> [YOUR GOAL] Please say how many lines in the records below contain the word "count". Give only the number.

> [DATA EXTRACT]

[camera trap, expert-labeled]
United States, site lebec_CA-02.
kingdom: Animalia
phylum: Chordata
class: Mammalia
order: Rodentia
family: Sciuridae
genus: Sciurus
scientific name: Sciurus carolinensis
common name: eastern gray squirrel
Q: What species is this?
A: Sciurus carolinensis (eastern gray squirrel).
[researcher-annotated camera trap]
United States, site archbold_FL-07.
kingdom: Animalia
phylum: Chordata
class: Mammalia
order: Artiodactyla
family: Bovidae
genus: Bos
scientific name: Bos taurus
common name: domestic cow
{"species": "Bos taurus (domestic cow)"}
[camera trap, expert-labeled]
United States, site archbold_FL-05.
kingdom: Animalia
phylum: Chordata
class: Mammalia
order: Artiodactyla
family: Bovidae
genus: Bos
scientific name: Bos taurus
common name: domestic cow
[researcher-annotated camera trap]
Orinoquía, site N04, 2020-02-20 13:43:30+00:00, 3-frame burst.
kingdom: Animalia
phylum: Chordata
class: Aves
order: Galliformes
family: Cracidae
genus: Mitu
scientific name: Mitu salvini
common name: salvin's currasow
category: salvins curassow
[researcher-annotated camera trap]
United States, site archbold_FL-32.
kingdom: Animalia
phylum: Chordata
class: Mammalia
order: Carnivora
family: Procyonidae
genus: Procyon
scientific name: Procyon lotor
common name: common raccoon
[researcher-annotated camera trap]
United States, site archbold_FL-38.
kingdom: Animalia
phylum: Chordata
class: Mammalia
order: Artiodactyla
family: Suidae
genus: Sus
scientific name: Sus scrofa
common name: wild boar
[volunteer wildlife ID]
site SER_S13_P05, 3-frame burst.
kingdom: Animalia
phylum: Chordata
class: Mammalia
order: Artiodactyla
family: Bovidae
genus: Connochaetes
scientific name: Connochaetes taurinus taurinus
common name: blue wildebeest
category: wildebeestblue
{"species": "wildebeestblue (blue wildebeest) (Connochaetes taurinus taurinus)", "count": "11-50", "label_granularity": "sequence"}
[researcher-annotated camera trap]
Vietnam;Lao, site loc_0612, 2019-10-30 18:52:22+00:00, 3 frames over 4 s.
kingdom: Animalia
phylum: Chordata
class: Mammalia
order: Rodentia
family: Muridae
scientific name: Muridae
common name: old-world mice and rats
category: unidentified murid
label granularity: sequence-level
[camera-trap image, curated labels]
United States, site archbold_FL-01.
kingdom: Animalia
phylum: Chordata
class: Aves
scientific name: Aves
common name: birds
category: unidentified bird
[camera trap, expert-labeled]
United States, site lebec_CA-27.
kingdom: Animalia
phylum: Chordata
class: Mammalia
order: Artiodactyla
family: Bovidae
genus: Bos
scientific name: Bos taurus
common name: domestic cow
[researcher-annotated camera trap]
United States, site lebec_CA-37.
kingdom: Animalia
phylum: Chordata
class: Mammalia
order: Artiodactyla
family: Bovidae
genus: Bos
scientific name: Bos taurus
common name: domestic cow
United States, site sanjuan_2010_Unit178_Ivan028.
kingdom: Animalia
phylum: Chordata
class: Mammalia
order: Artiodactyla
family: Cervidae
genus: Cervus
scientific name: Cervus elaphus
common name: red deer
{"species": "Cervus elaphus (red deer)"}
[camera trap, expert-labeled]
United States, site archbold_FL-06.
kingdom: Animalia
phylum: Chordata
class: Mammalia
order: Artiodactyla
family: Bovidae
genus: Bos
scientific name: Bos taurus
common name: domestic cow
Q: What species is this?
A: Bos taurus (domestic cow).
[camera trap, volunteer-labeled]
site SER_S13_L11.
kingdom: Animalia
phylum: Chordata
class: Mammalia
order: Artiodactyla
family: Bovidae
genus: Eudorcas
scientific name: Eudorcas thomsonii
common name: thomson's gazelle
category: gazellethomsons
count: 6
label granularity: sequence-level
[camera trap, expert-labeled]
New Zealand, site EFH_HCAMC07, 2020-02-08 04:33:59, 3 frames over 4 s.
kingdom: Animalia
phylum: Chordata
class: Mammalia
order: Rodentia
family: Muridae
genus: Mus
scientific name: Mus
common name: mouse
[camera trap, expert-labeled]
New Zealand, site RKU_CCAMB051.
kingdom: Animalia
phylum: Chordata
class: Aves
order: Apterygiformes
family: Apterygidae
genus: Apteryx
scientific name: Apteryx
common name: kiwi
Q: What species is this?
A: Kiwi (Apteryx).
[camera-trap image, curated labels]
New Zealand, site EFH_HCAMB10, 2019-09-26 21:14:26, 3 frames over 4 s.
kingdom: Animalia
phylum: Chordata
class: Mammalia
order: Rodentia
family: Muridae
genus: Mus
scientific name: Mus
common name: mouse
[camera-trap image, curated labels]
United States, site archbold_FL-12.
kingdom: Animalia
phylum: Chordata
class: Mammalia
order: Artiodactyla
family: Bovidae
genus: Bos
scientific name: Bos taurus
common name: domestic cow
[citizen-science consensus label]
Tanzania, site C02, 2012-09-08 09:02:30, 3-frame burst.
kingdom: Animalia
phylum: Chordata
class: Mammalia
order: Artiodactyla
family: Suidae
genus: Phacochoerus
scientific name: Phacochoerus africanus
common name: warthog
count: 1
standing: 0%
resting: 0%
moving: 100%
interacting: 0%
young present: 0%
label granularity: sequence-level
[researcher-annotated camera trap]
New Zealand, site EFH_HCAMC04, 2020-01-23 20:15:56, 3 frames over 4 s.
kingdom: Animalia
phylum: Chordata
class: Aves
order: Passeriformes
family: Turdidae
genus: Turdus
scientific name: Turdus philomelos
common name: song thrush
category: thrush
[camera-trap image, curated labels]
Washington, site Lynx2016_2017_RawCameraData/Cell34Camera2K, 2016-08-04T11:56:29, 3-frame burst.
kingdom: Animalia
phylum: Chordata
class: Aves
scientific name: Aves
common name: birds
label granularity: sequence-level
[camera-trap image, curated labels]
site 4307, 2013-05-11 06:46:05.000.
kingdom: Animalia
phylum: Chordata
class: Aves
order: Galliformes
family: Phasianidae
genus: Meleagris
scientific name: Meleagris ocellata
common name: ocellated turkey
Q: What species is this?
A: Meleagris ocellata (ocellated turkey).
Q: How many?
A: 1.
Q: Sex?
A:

> [WRITTEN ANSWER] 3